作業課題: 下に示す本多政朝の記事を、全文を一字も変えずに引用せよ。

本多 政朝(ほんだ まさとも)は、江戸時代前期の旗本。加賀藩家老・本多政重の三男。親族の下野榎本藩主本多家が無嗣により断絶すると、その名跡を継ぐ形で幕臣に取り立てられ、5000石の大身旗本となった。通称は帯刀。
生涯
元和6年(1620年)[注釈 1]、加賀藩家老・本多政重の三男として生まれる[1]。
政重の弟・本多忠純は下野国榎本藩の藩主となり、2万8000石を領していた。政朝の兄・政遂は、叔父である忠純の婿養子となり、榎本藩2代藩主となった。寛永15年(1638年)に政遂は26歳で早世し、跡を継いだ本多犬千代も寛永17年(1640年)5月13日に5歳で夭折したため、無嗣となった榎本藩は改易され、領知は収公された[2]。
将軍徳川家光は、榎本藩本多家の断絶を惜しみ[注釈 2]、政遂の弟である政朝がその名跡を継ぐこととなった。寛永19年(1642年)4月1日、政朝ははじめて徳川家光に拝謁した[1]。寛永20年(1643年)12月18日、下野国都賀郡内で5000石の知行地を与えられ、旗本寄合席に列した[1]。
慶安4年(1651年)5月13日、甲府城の守衛を命じられる[1]。寛文元年(1661年)7月13日死去、42歳[1]。浅草本願寺の徳本寺に葬られた[1]。徳本寺は本多政遂以来本多家の葬地となっていた寺である[2]。

元資料:
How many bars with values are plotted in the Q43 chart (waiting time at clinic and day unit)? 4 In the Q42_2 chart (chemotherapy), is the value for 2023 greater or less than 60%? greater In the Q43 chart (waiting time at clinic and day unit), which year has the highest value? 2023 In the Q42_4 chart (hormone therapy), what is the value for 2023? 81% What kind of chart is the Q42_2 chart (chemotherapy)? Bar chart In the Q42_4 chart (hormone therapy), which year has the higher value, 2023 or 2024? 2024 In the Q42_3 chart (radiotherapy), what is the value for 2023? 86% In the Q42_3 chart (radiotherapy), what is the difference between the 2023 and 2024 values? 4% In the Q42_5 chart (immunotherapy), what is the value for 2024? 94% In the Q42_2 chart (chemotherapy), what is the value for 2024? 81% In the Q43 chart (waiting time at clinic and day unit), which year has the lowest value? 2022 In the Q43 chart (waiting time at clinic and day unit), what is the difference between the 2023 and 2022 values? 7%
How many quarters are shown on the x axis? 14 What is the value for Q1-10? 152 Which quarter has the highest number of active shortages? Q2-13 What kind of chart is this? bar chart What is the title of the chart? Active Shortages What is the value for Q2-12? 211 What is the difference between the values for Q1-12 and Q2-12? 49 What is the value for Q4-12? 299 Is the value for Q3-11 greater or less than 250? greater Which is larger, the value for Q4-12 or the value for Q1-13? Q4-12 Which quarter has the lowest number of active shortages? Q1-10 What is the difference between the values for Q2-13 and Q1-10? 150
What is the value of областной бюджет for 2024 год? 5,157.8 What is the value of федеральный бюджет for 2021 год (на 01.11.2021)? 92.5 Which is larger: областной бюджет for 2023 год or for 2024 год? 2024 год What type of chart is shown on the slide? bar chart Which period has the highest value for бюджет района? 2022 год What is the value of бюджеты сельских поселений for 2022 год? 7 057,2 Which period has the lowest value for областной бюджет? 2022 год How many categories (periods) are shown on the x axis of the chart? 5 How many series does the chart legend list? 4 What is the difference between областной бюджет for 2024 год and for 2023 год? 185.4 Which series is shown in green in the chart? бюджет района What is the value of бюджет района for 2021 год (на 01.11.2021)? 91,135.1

結果:
本多 政朝(ほんだ まさとも)は、江戸時代前期の旗本。加賀藩家老・本多政重の三男。親族の下野榎本藩主本多家が無嗣により断絶すると、その名跡を継ぐ形で幕臣に取り立てられ、5000石の大身旗本となった。通称は帯刀。
生涯
元和6年(1620年)[注釈 1]、加賀藩家老・本多政重の三男として生まれる[1]。
政重の弟・本多忠純は下野国榎本藩の藩主となり、2万8000石を領していた。政朝の兄・政遂は、叔父である忠純の婿養子となり、榎本藩2代藩主となった。寛永15年(1638年)に政遂は26歳で早世し、跡を継いだ本多犬千代も寛永17年(1640年)5月13日に5歳で夭折したため、無嗣となった榎本藩は改易され、領知は収公された[2]。
将軍徳川家光は、榎本藩本多家の断絶を惜しみ[注釈 2]、政遂の弟である政朝がその名跡を継ぐこととなった。寛永19年(1642年)4月1日、政朝ははじめて徳川家光に拝謁した[1]。寛永20年(1643年)12月18日、下野国都賀郡内で5000石の知行地を与えられ、旗本寄合席に列した[1]。
慶安4年(1651年)5月13日、甲府城の守衛を命じられる[1]。寛文元年(1661年)7月13日死去、42歳[1]。浅草本願寺の徳本寺に葬られた[1]。徳本寺は本多政遂以来本多家の葬地となっていた寺である[2]。